Mostly, landslides occurred closer to the river/stream courses because of stream/riverbank erosion. This is common in the study area. As the IV values in Table 1 indicated, distance to stream (0–100 m) which is closer to the river/stream showed higher IV value with a significant effect on landslide occurrence. About 36.14% of the landslide areas are found in this factor class.

The slope instability problem is also associated with slope gradient, slope aspect and slope curvature. As the information value results in Table 1 indicated, the slope curvature has great contribution to landslide occurrence in the study area. The slope curvature can be classified into flat, concave and convex shapes. The concaveness of the slope has a significant impact on landslide occurrence in Inegode and Angot villages which covered 33% of the total landslides. When the slope shape is bowl-shaped, it is favorable for water impoundment. The impounding water infiltrated into the ground and developed pore water pressure that can reduce the effective stress of the soil. About 5% of the landslide areas are found in convex slopes which promote landsliding due to the effect of gravity.

Landslide susceptibility index (LSI)

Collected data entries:
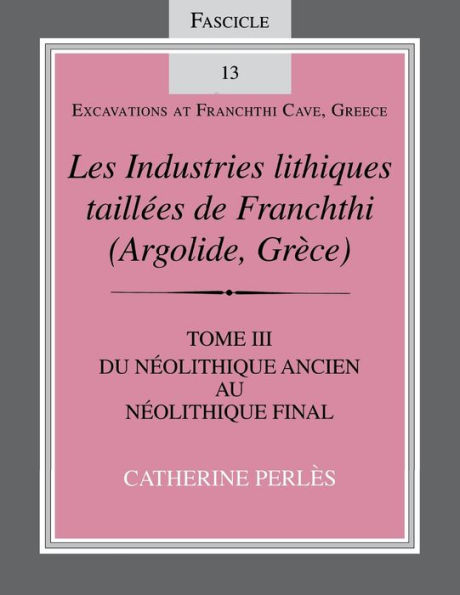 Les Industries lithiques taillées de Franchthi (Argolide, Grèce), Volume 3: Du Néolithique ancien au final, Fascicle 13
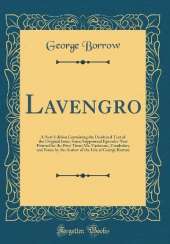 Lavengro: A New Edition Containing the Unaltered Text of the Original Issue; Some Suppressed Episodes Now Printed for the First Time; Ms. Variorum, Vocabulary and Notes by the Author of the Life of George Borrow (Classic Reprint)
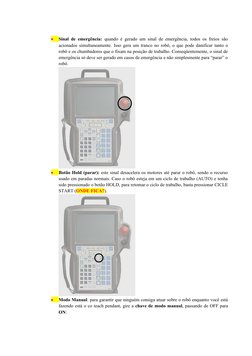 
Sinal de emergência: quando é gerado um sinal de emergência, todos os freios são
acionados simultaneamente. Isso gera um tr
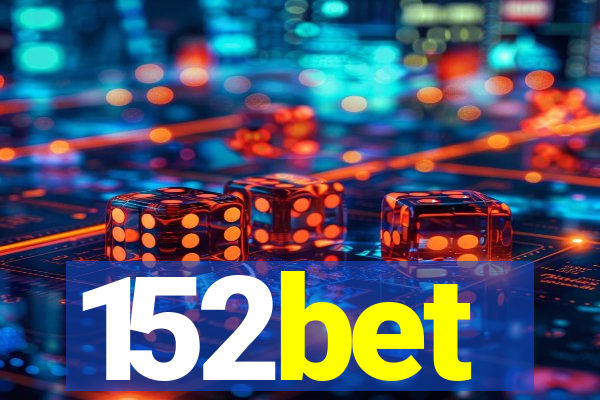 152bet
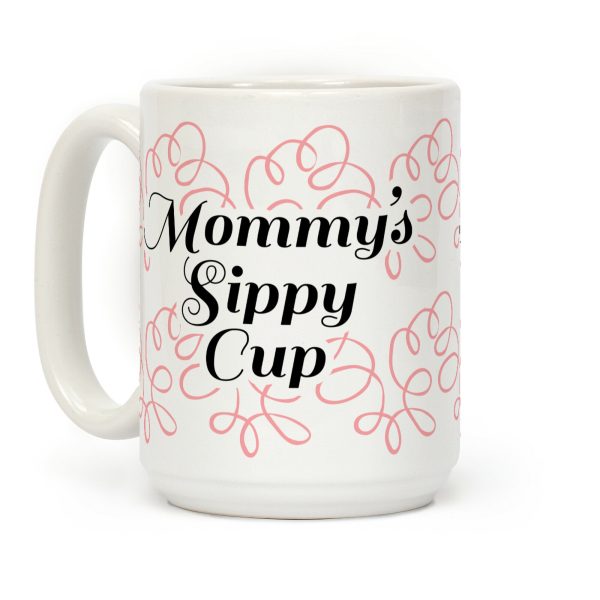Mommy's Sippy Cup Coffee Mug Mommy's Sippy Cup Coffee Mug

**WORK INSTRUCTION:**
Could you carry on the passage about landslide factors, starting right after its final heading on the landslide susceptibility index?

**YOUR RESPONSE:**
After information values are assigned for each factor class, landslide susceptibility index map of the study area was prepared by summing all the information value raster maps using a raster calculator in the spatial analyst tool of ArcGIS as shown in Eq. (4). The landslide susceptibility index map requires further reclassification. For this purpose, various classification techniques are available like natural breaks, standard deviation, equal interval, manual and quantile techniques in GIS. However, the classification techniques to be applied depend on the type and distribution of data. The natural breaks method is important for unevenly distributed data, and it is capable of classifying the landslide susceptibility index map into different categories based on the inherent data value similarity [17, 45]. In the present work, the final landslide susceptibility index map of the study area was classified into five classes of very low, low, moderate, high and very high susceptibility using the natural breaks as indicated in Figs. 5 and 6. The high and very high landslide susceptibility classes covered 36% and 20% of the study area for the information value and logistic regression models, respectively. These classes mostly fall in a steep slope, concave-shaped slopes, river gorge and active gully soil erosion areas. The very low and low landslide susceptibility classes are found in low land and in plateau areas. The moderate susceptibility classes are concentrated along small streams. The result of landslide susceptibility map from information value model in Table 2 revealed that 23% and 13.3% of the area fall under high and very high landslide susceptibility classes, but the remaining 11.4%, 22.8% and 29.5% of the area fall under very low, low and moderate susceptibility classes, respectively.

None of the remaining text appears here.